Scolarisation des enfants en situation de handicap

Dans la région du Centre-Sud, des familles ont ouvert leurs portes à des enfants en situation de handicap. Ceux-ci ont retrouvé une joie de vivre dans des familles d’accueil pour rejoindre l’école inclusive catholique du diocèse de Manga.

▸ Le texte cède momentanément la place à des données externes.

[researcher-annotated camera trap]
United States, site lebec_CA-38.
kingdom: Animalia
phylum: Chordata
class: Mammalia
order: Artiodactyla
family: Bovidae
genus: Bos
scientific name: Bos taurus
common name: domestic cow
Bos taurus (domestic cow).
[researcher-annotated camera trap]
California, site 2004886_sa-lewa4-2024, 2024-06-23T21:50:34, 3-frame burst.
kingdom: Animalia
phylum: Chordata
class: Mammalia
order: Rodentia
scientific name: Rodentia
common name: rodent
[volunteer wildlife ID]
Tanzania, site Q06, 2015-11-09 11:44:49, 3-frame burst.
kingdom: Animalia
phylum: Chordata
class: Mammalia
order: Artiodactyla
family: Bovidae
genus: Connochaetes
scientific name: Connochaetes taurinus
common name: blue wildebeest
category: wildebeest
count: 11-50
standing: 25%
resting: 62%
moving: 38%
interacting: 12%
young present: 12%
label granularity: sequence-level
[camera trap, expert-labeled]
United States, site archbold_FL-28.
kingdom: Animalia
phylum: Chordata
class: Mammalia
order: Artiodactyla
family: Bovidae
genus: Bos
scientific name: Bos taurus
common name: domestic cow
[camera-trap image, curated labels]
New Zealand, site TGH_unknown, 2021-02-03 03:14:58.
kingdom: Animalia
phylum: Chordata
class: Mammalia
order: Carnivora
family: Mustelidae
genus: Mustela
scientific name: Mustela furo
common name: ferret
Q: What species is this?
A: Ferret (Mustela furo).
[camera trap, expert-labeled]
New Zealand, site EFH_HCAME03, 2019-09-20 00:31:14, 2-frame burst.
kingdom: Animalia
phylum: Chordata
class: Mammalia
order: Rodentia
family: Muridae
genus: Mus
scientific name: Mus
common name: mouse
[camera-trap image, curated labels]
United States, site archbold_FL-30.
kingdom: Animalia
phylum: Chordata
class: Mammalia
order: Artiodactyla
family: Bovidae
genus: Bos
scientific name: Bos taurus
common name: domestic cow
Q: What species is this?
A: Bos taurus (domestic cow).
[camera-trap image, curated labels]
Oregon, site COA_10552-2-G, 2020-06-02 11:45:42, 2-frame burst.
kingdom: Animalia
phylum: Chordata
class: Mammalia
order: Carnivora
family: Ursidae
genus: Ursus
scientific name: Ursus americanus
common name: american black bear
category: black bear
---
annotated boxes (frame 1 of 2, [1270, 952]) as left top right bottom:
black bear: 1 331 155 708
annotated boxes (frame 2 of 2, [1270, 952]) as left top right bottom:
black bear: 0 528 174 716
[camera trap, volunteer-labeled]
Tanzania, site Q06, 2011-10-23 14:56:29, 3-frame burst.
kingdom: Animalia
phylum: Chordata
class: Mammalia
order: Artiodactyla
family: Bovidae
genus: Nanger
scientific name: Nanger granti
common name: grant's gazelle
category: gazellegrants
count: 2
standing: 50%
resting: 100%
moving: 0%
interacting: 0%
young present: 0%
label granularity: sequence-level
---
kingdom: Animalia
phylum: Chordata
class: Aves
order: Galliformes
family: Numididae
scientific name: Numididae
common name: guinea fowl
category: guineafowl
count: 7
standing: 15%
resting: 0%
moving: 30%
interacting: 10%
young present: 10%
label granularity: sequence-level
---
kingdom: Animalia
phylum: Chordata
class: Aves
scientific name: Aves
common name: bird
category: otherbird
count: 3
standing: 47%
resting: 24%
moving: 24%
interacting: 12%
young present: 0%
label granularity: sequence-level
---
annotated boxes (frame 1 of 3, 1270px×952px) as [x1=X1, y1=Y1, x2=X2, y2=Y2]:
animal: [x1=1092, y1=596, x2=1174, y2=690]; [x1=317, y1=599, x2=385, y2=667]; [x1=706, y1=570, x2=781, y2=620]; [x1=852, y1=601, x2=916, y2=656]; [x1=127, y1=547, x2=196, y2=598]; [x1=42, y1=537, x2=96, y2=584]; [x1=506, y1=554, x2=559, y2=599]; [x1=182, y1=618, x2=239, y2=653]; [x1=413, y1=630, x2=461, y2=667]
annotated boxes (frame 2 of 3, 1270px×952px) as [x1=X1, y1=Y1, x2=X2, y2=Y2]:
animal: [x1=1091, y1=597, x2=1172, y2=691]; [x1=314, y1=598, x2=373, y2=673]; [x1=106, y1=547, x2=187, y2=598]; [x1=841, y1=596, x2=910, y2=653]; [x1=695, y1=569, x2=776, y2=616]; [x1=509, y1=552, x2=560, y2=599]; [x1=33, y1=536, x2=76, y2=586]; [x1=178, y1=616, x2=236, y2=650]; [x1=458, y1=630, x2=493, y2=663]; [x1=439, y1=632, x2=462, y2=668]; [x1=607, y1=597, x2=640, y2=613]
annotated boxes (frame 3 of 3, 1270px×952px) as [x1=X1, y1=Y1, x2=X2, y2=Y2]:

Des éclats de rire, des applaudissements nourris, un garçonnet tout sourire agrippé à la jambe d’une femme d’âge avancé… les membres de la famille Bouda au secteur n° 5 de Manga, capitale régionale du Centre-Sud, se détendent en cet après-midi du mardi 26 novembre 2019. A l’ombre du hangar de paille, à quelques pas de la porte d’entrée principale de la cour, Kader, 10 ans, admire le vainqueur d’un trio d’adolescents occupés à un jeu d’adresse. Privé de l’ouïe et de la parole, c’est à travers le langage des signes que Kader s’exprime : les deux mains repliées, il se touche le torse du bout des doigts puis dessine des cercles. Ce que son co-chambrier et camarade de classe, Adonise, 8 ans, traduit par « je suis content d’être ici ». Par « ici », Kader fait référence au foyer de grand-mère Lucile Tiendrebéogo. La sexagénaire et sa coépouse ont en charge la dizaine de personnes qui composent la famille Bouda depuis le décès de leur mari. Kader n’a pas de lien biologique avec cette famille. Mais depuis deux ans, à la faveur de ses études, il en est devenu un membre à part entière. Le jeune est originaire de Niaogho dans la province du Boulgou, à une quarantaine de kilomètres de Manga. Comme d’autres Enfants en situation de handicap (ESH), il a été identifié par le programme Réhabilitation à base communautaire (RBC) de l’Organisation catholique pour le développement et la solidarité (OCADES). Sans attache familiale à Manga, Kader et les autres bénéficiaires du programme, venus d’autres localités, sont placés dans des familles d’accueil pour être scolarisés à l’école catholique inclusive du diocèse de la ville.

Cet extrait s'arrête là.